Stated problem |
Copy the records below word for word, from the line containing "Here are your" through the last line of the records.

>> BEGIN Supplied records

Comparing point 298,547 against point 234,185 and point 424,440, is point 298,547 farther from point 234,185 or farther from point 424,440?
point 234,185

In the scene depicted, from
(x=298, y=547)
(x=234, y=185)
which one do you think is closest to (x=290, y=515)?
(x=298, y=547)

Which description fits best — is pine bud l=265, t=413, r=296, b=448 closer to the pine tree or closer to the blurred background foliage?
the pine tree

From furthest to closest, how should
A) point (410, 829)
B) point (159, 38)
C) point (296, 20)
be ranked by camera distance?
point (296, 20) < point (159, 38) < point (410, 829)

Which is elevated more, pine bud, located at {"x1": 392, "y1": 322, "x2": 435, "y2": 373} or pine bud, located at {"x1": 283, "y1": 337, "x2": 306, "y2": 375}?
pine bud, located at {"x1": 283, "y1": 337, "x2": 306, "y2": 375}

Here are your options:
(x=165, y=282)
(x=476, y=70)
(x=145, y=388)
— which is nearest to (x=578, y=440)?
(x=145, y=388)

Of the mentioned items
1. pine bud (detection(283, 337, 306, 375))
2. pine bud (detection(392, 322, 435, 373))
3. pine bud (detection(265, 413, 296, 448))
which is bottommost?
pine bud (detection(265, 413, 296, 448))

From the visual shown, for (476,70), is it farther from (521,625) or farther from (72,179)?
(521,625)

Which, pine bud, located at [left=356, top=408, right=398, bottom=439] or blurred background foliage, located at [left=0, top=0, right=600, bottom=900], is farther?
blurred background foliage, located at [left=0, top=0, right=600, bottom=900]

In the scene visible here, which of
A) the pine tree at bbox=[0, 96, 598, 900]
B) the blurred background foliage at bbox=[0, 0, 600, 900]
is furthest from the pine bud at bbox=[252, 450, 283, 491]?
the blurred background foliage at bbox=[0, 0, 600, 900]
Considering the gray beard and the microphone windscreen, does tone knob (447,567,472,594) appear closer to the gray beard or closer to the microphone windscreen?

>> END Supplied records

Complete output |
Here are your options:
(x=165, y=282)
(x=476, y=70)
(x=145, y=388)
— which is nearest to (x=578, y=440)?
(x=145, y=388)

Of the mentioned items
1. pine bud (detection(283, 337, 306, 375))
2. pine bud (detection(392, 322, 435, 373))
3. pine bud (detection(265, 413, 296, 448))
which is bottommost?
pine bud (detection(265, 413, 296, 448))

From the visual shown, for (476,70), is it farther from (521,625) or farther from (72,179)?
(521,625)

Which, pine bud, located at [left=356, top=408, right=398, bottom=439] or blurred background foliage, located at [left=0, top=0, right=600, bottom=900], is farther?
blurred background foliage, located at [left=0, top=0, right=600, bottom=900]

In the scene visible here, which of
A) the pine tree at bbox=[0, 96, 598, 900]
B) the blurred background foliage at bbox=[0, 0, 600, 900]
is furthest from the pine bud at bbox=[252, 450, 283, 491]?
the blurred background foliage at bbox=[0, 0, 600, 900]
Considering the gray beard and the microphone windscreen, does tone knob (447,567,472,594) appear closer to the gray beard or closer to the microphone windscreen?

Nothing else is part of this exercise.